There are a few notable things going on here, specifically with the :py:func:`~marshmallow.decorators.pre_load` and :py:func:`~marshmallow.decorators.post_load` decorators.

``@pre_load`` will register a method to be run on the raw data before it is processed by the Schema's main :py:meth:`~marshmallow.Schema.load` method. In this case, we set a custom 'n/a' designation to ``None``.

``@post_load``, as you might expect, registers a method to run **after** the deserialization of an object and the schema is constructed. In this case, we take our ``arrest_time`` field and combine it with the ``arrest_date`` field to make one condensed date field. Because our loaded ``arrest_date`` field is now a duplicate, we can ensure that it isn't passed on to our ``loader`` by using the ``load_only`` flag in the field. Similarly, if we wanted to create a new field from our deserialized data, we could use the ``dump_only`` flag and ensure that field only exists in the dumped data.

Writing the rest of the pipeline
--------------------------------

Now that we have our schema sorted out, we can go ahead and write the rest of our pipeline. Note that we will be using a :py:class:`~pipeline.connectors.RemoteFileConnector` to connect to yesteryday's raw data.

.. code-block:: python

    import datetime
    import pipeline as pl

    yesterday = (datetime.datetime.now() - datetime.timedelta(days=1))
    url = 'http://apps.pittsburghpa.gov/police/arrest_blotter/arrest_blotter_%s.csv' % (yesterday.strftime("%A"))

    police_blotter_pipeline = pl.Pipeline('police_blotter_pipeline', 'Police Blotter Pipeline') \
        .connect(pl.RemoteFileConnector, url) \
        .extract(pl.CSVExtractor) \
        .schema(PoliceBlotterSchema) \
        .load(pl.CKANDatastoreLoader,
              fields=PoliceBlotterSchema().serialize_to_ckan_fields(capitalize=True),
              package_id='your-ckan-package-id-here'
              resource_name='Incidents',
              method='insert') \
        .run()

Let's deconstruct what's going on here.
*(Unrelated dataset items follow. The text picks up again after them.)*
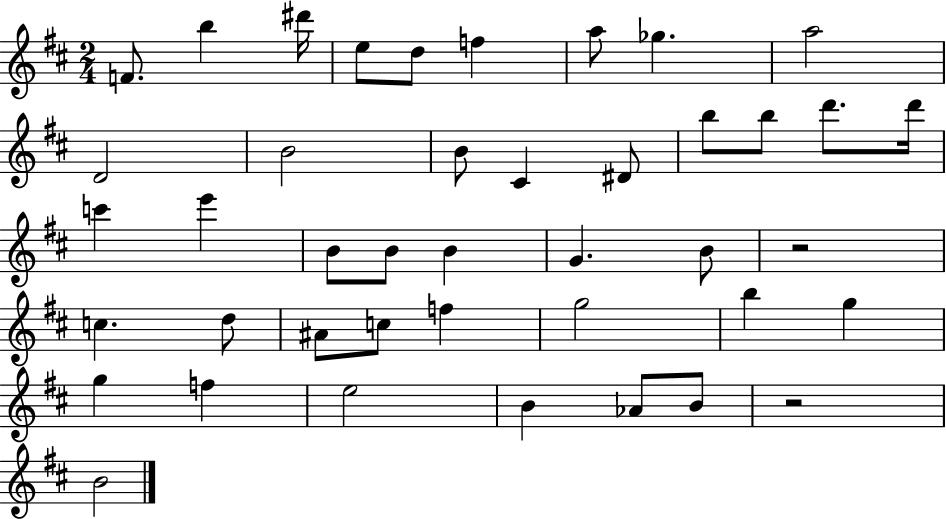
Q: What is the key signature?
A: D major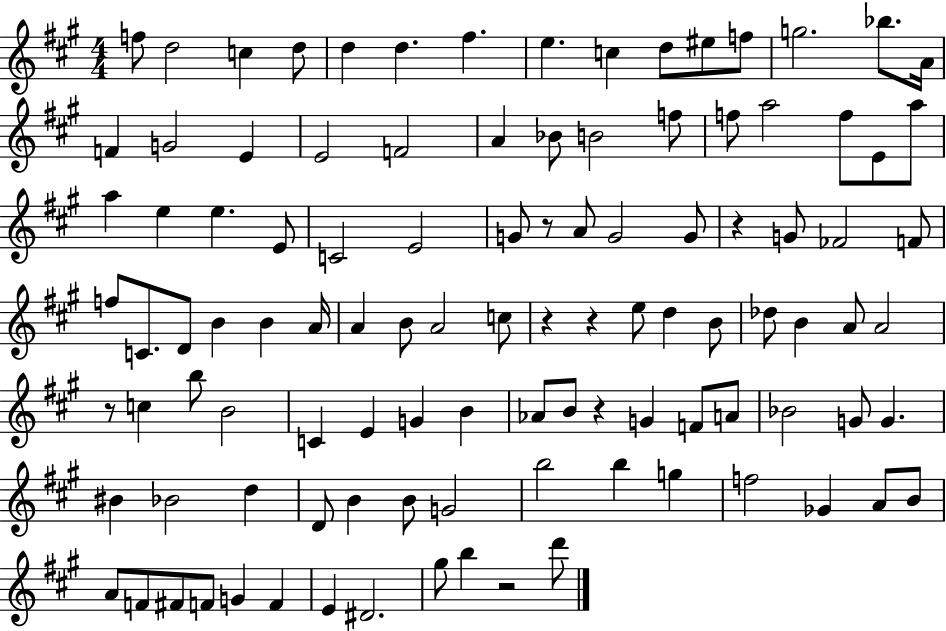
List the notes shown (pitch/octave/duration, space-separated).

F5/e D5/h C5/q D5/e D5/q D5/q. F#5/q. E5/q. C5/q D5/e EIS5/e F5/e G5/h. Bb5/e. A4/s F4/q G4/h E4/q E4/h F4/h A4/q Bb4/e B4/h F5/e F5/e A5/h F5/e E4/e A5/e A5/q E5/q E5/q. E4/e C4/h E4/h G4/e R/e A4/e G4/h G4/e R/q G4/e FES4/h F4/e F5/e C4/e. D4/e B4/q B4/q A4/s A4/q B4/e A4/h C5/e R/q R/q E5/e D5/q B4/e Db5/e B4/q A4/e A4/h R/e C5/q B5/e B4/h C4/q E4/q G4/q B4/q Ab4/e B4/e R/q G4/q F4/e A4/e Bb4/h G4/e G4/q. BIS4/q Bb4/h D5/q D4/e B4/q B4/e G4/h B5/h B5/q G5/q F5/h Gb4/q A4/e B4/e A4/e F4/e F#4/e F4/e G4/q F4/q E4/q D#4/h. G#5/e B5/q R/h D6/e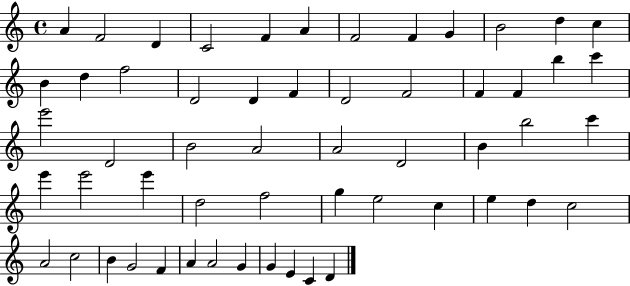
A4/q F4/h D4/q C4/h F4/q A4/q F4/h F4/q G4/q B4/h D5/q C5/q B4/q D5/q F5/h D4/h D4/q F4/q D4/h F4/h F4/q F4/q B5/q C6/q E6/h D4/h B4/h A4/h A4/h D4/h B4/q B5/h C6/q E6/q E6/h E6/q D5/h F5/h G5/q E5/h C5/q E5/q D5/q C5/h A4/h C5/h B4/q G4/h F4/q A4/q A4/h G4/q G4/q E4/q C4/q D4/q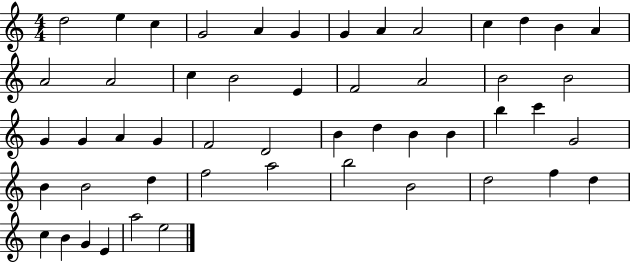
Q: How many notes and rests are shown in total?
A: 51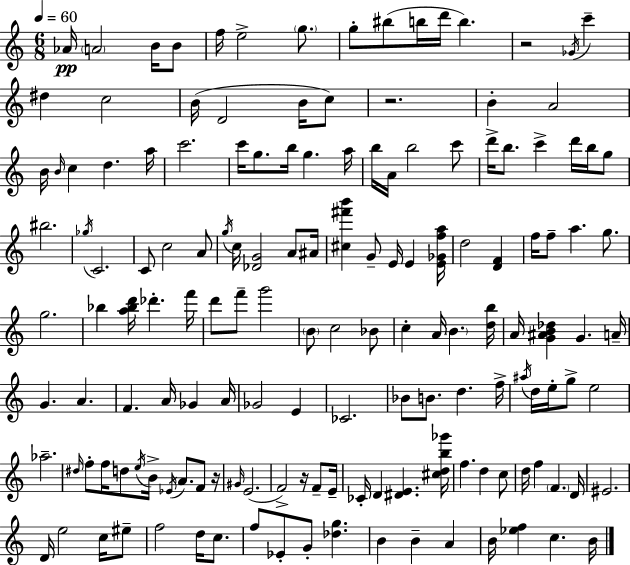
{
  \clef treble
  \numericTimeSignature
  \time 6/8
  \key c \major
  \tempo 4 = 60
  aes'16\pp \parenthesize a'2 b'16 b'8 | f''16 e''2-> \parenthesize g''8. | g''8-. bis''8( b''16 d'''16 b''4.) | r2 \acciaccatura { ges'16 } c'''4-- | \break dis''4 c''2 | b'16( d'2 b'16 c''8) | r2. | b'4-. a'2 | \break b'16 \grace { b'16 } c''4 d''4. | a''16 c'''2. | c'''16 g''8. b''16 g''4. | a''16 b''16 a'16 b''2 | \break c'''8 d'''16-> b''8. c'''4-> d'''16 b''16 | g''8 bis''2. | \acciaccatura { ges''16 } c'2. | c'8 c''2 | \break a'8 \acciaccatura { g''16 } c''16 <des' g'>2 | a'8 ais'16 <cis'' fis''' b'''>4 g'8-- e'16 e'4 | <e' ges' f'' a''>16 d''2 | <d' f'>4 f''16 f''8-- a''4. | \break g''8. g''2. | bes''4 <a'' bes'' d'''>16 des'''4.-. | f'''16 d'''8 f'''8-- g'''2 | \parenthesize b'8 c''2 | \break bes'8 c''4-. a'16 \parenthesize b'4. | <d'' b''>16 a'16 <g' ais' b' des''>4 g'4. | a'16-- g'4. a'4. | f'4. a'16 ges'4 | \break a'16 ges'2 | e'4 ces'2. | bes'8 b'8. d''4. | f''16-> \acciaccatura { ais''16 } d''16 e''16-. g''8-> e''2 | \break aes''2.-- | \grace { dis''16 } f''8-. f''16 d''8 \acciaccatura { e''16 } | b'16-> \acciaccatura { ees'16 } a'8. f'8 r16 \grace { gis'16 }( e'2. | f'2->) | \break r16 f'8-- e'16-- ces'16-. d'4 | <dis' e'>4. <cis'' d'' b'' ges'''>16 f''4. | d''4 c''8 d''16 f''4 | \parenthesize f'4. d'16 eis'2. | \break d'16 e''2 | c''16 eis''8-- f''2 | d''16 c''8. f''8 ees'8-. | g'8-. <des'' g''>4. b'4 | \break b'4-- a'4 b'16 <ees'' f''>4 | c''4. b'16 \bar "|."
}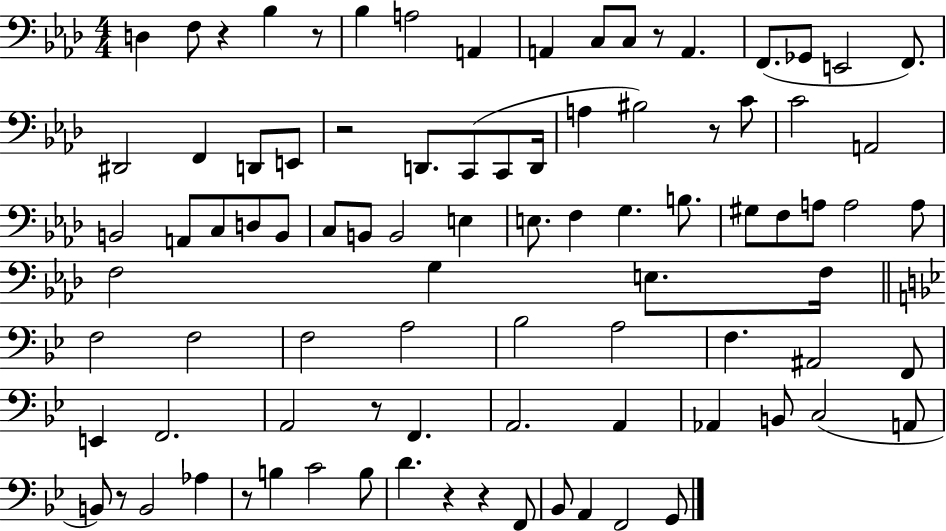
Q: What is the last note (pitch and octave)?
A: G2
As we can see, the steps are all laid out in the primary methods:

    1. First, we connect to the remote file's location, which is generated from a base URL, string interpolated with the name of the previous day of the week. If necessary, we could override the file's encoding to ensure that it opens as expected.
    2. Secondly, we note that this is going to be a comma-separated input source. If necessary, we could override the delimiter if it were tab- or pipe-separated data. We could also pass in custom headers. One thing to note here is that headers are automatically mapped to ``schema_headers``, which are the names of the marshmallow fields in our schema. If headers are manually passed, they need match the schema headers so that marshmallow knows what to look for. Optionally, the individual marshmallow fields can also take a ``load_from`` field which allows headers to be mapped on a per-field level.
    3. Our above-specified schema is passed to the pipeline.
    4. We specify that we are going to use a :py:class:`~pipeline.loaders.CKANDatastoreLoader`. This has some required kwargs, which include the data insertion method (must be either ``insert`` or ``upsert``), and the ``fields`` to use. There is a :py:meth:`~pipeline.schema.BaseSchema.serialize_to_ckan_fields` convenience method attached to all pipeline schema, which will automatically build the required ``fields`` in the correct format for CKAN.
    5. Finally, with everything declared, we run the pipeline!